The primary medallion on the pulpit of the Cathedral is this bas relief of John the Evangelist. He is pictured in keeping with the church tradition that he was the writer of John’s Gospel (or at least the one after whom it was named.)
He is seen here with the flowing scroll on which the prologue was written and astride the great eagle. The eagle has long been associated with John in art because the eagle flies so very high above the earth. As one reads John’s prologue (the first few verses of the Gospel of John) one can see that this “height” is not so much about altitude as it is about a height of spiritual soaring. The Gospel of John’s theology (study of God) is a “high” one, which simply means that in John’s gospel, there is a lot of mysticism – a lot of magical talk about God and Jesus being rather more heavenly than earthly. I know some who dislike the Gospel of John for this reason. It is true that it is hard to understand but disliking it for that reason seems lazy to me.
The prologue to John’s gospel
In the beginning was the Word, and the Word was with God, and the Word was God. 2He was in the beginning with God. 3All things came into being through him, and without him not one thing came into being. What has come into being 4in him was life, and the life was the light of all people. 5The light shines in the darkness, and the darkness did not overcome it.

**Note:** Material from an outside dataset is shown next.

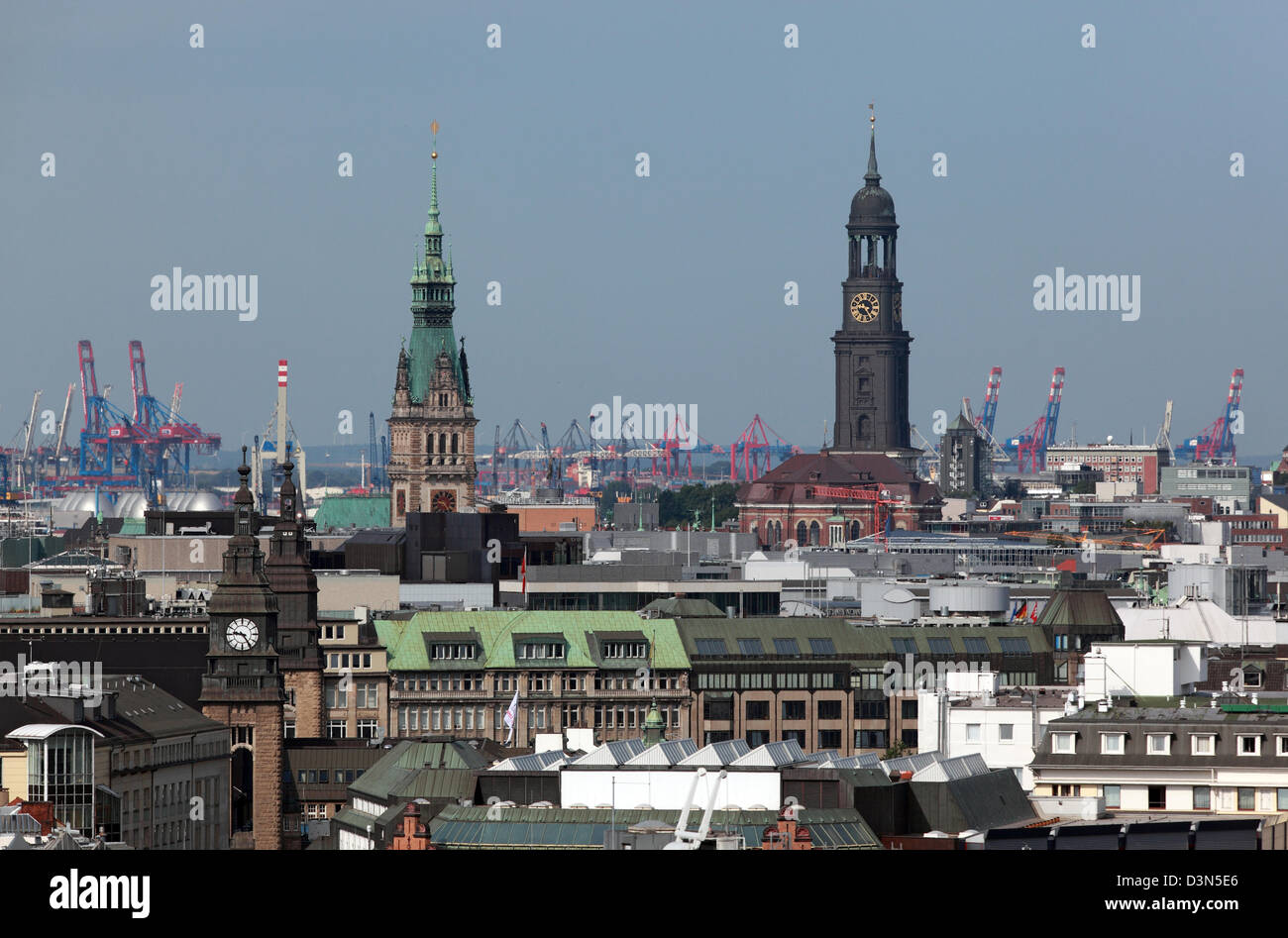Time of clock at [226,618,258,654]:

As you read this prologue, it is clear that this is more a song to be sung than a text to be read. There is mystery and poetry in these words which were the words used, in the early church, to end all church liturgies as the final hymn.
When I read this I am aware that words must be very important for God to become them in Jesus. Knowing this changes how I speak, what I write down and what I say in conversation. I am less careless in my speech knowing that God became flesh as the WORD.